[Alıştırma]:
Lütfen aşağıdaki, Tayyip Erdoğan'ın İstiklal Marşı'nı yanlış okumasını konu alan yazıyı kaldığı yerden devam ettirin.

[Okunacak Metin]:

Site icon Turkish Forum

Kur'an Ayetlerini inkâr eden İmam-Hatipli!

"Sözlerime son verirken İstiklal Marşı'nın son kıtasını bir kez daha gönül huzuruyla dile getiriyor ve hepinizi sevgi ve saygı ile selamlıyorum. - kilicdaroglu partisinin grup toplantisinda konustu 111777 5

“Sözlerime son verirken İstiklal Marşı’nın son kıtasını bir kez daha gönül huzuruyla dile getiriyor ve hepinizi sevgi ve saygı ile selamlıyorum.

Dalgalan sen de şafaklar gibi ey şanlı hilal,
…dökülen kanlarımın hepsi helal,
Ebediyyen sana yok, ırkıma yok izmihlal,
Hakkıdır hür yaşamış bayrağımın hürriyet,
Hakkıdır hakka tapan milletimin istiklal.

Sağ olun, var olun, Allah’a emanet olun…”(1).

Yukarıdaki sözler, “İstiklal Marşı’nı bilmiyor” diye Çatı Adayı Ekmeleddin İhsanoğlu’nu tenkit eden Tayyip Erdoğan’a ait. Şiir yazma kabiliyeti olmasa da sözüm ona şiir okuma üstadı olan Tayyip Erdoğan bile İstiklal Marşı’nı yanlış okuduktan sonra, Ekmel Bey’in, bir şehitlik ziyareti sırasında hazırlıksız olarak ayaküstü okuduğu birkaç mısralık şiirin, İstiklal Marşı’na mı, yoksa “Çanakkale Şehitlerine” isimli ünlü şiire mi ait olduğunu karıştırması son derece normaldir.

[Verilen Kayıtlar]:
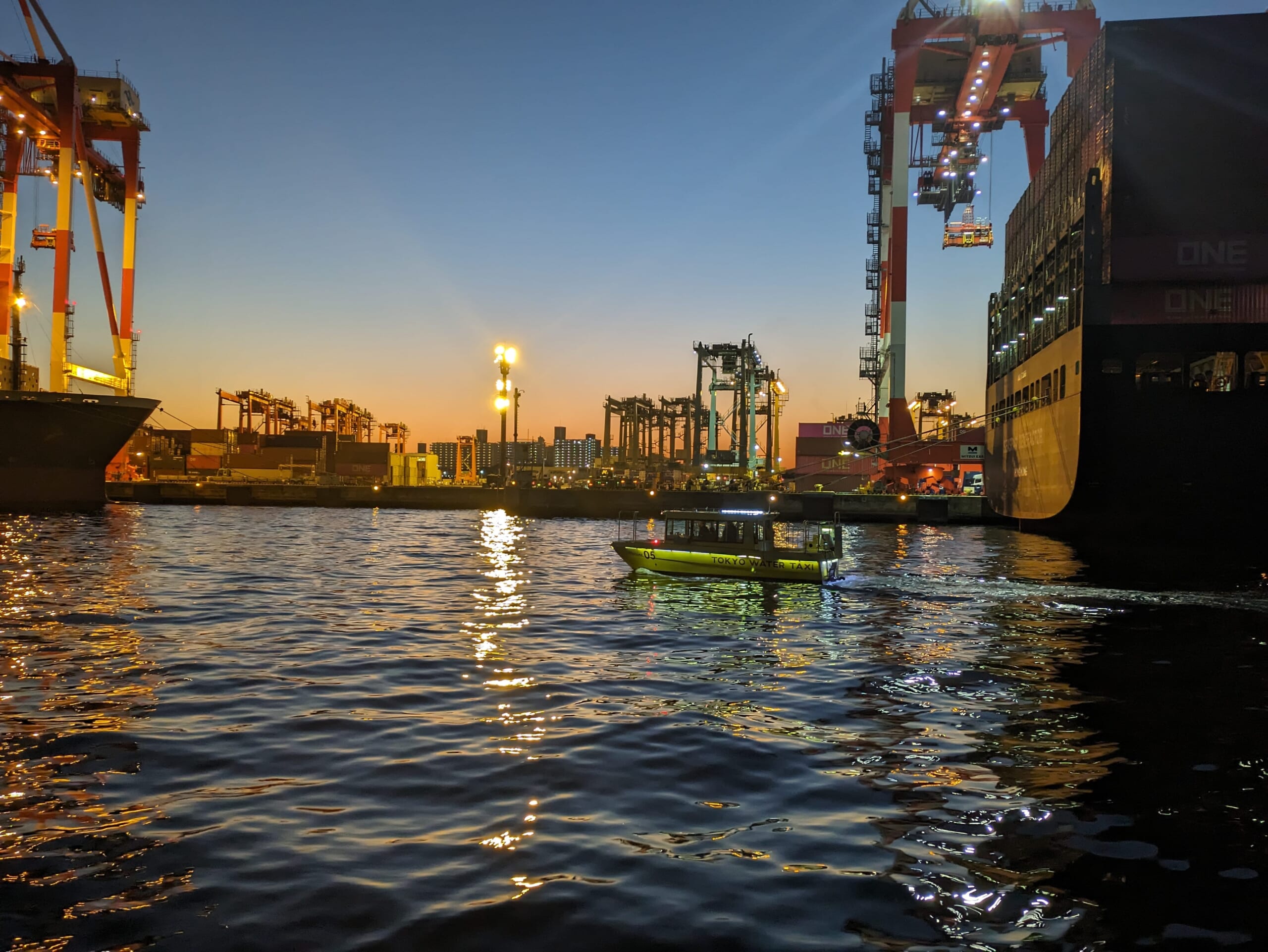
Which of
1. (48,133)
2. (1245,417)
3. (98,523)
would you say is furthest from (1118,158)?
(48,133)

* * *

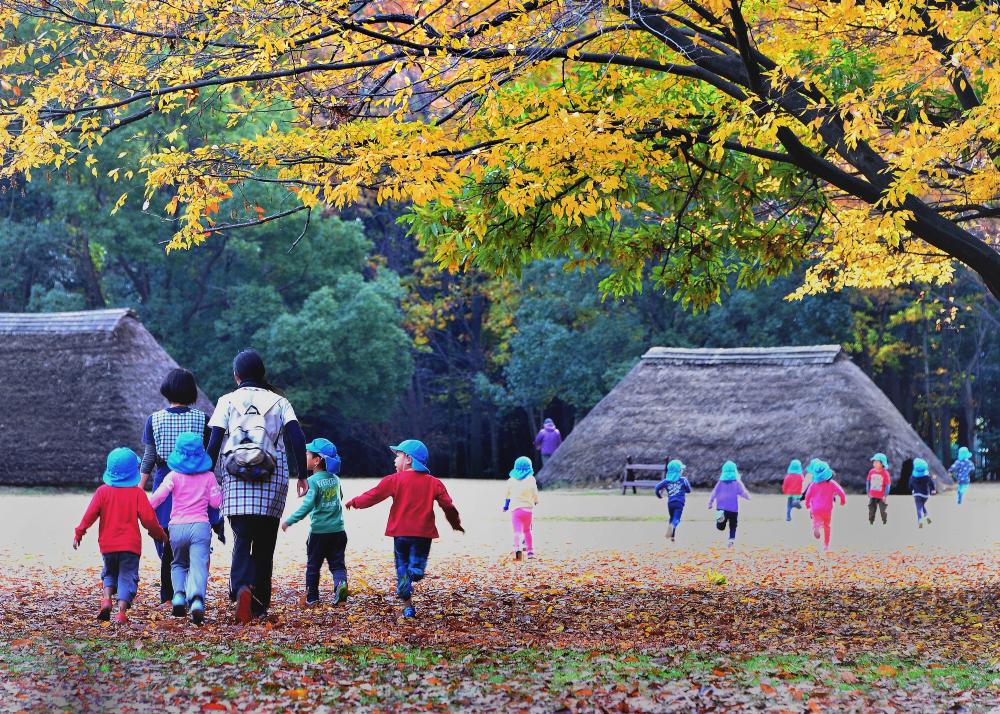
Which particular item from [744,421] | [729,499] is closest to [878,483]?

--

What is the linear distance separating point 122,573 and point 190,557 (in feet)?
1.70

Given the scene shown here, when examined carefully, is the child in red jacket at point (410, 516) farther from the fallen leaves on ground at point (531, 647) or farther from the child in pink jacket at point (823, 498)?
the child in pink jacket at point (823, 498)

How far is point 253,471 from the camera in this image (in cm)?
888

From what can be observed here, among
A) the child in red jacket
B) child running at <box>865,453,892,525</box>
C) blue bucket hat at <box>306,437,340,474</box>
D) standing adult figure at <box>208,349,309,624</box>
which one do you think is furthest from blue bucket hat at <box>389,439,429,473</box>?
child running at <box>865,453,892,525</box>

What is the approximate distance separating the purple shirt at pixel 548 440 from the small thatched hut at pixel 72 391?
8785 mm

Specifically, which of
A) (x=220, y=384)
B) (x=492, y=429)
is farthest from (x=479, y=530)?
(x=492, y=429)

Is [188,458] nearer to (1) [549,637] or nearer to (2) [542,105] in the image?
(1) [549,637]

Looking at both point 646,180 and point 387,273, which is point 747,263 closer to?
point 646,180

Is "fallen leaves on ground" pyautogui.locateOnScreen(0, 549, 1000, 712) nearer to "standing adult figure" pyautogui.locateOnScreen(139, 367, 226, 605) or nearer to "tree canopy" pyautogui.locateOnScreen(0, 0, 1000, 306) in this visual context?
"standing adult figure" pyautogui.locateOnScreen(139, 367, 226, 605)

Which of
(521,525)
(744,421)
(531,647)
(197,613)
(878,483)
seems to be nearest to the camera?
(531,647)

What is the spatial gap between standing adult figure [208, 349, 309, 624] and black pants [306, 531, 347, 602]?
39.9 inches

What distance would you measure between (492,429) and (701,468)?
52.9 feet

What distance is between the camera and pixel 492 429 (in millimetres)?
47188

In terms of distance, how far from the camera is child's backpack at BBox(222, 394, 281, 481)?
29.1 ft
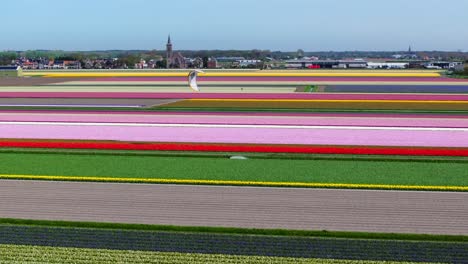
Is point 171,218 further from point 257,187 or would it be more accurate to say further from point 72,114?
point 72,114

[Görevin Çıktısı]:
Neticede bu ülkede bütün insanlar, oturup İstiklal Marşı’nın on kıtasını ezberlemek için uğraşmıyor. Esasen herkesin İstiklal Marşı’nın tamamını ezberlemek gibi bir görevi ve sorumluluğu da yoktur. Daha da önemlisi, ne Mehmet Akif Ersoy Allah veya peygamberdir, ne de “İstiklal Marşı” da dahil olmak üzere; onun yazdığı şiirler birer ayet veya hadistir. İstiklal Marşı’nı yanlış okumakla ve başka şiirlerle karıştırmakla günah işlenmiş de olmaz. Asıl günah olan şey, Tayyip Erdoğan’ın, Ekmel Hoca hakkında yapmış olduğu bel altı vuruşları ve onu hak etmediği ve hoşlanmayacağı sıfatlarla yaftalamasıdır. Unutulmasın ki; bu dünyada “Sürç-ü Lisan” diye bir vakıa vardır ve Tayyip Erdoğan’da vaktiyle Eskişehir meydanında “Ben çocuklarıma helal lokma yedirmediğim halde…” diye höykürmüştü Kılıçdaroğlu’na karşı(2). Elbette sürç-ü lisan olarak…

Tayyip Erdoğan Kur’an Ayetlerini İnkâr Ediyor!

Açık söylemek gerekirse; Recep Tayyip Erdoğan, uzunca bir süredir Kur’an ayetlerini ve bu ayetlerle çelişmeyen hadisleri inkâr içindedir. Dolayısıyla; Tayyip Bey, derhal tövbe edip iman tazelemelidir! Aksi takdirde sık sık kullandığı “Kötüler için yaşasın cehennem!” sözü, dönüp dolaşıp kendisini vuracaktır Tayyip Bey’in.

Kemal Kılıçdaroğlu ve Devlet Bahçeli gibi müzmin muhalifleri hakkında söylediği onca hakareti, onca küfrü ve onca yaftalamayı bir tarafa bırakalım, son bir, bir buçuk aydır Çatı Adayı Ekmeleddin İhsanoğlu hakkında söyledikleri, tövbe edip helallik dilemediği ve hakkını helal ettirmediği takdirde, kendisini cehenneme götürmek için yeter de artar bile! Zira, oldukça “muhterem” ve “ağırbaşlı” bir karakter çizen Ekmel Hoca hakkında söyledikleri, öyle yenir yutulur cinsten şeyler değildir Tayyip Erdoğan’ın. Üstelik hepsi de haksız yaftalamalardır bunların.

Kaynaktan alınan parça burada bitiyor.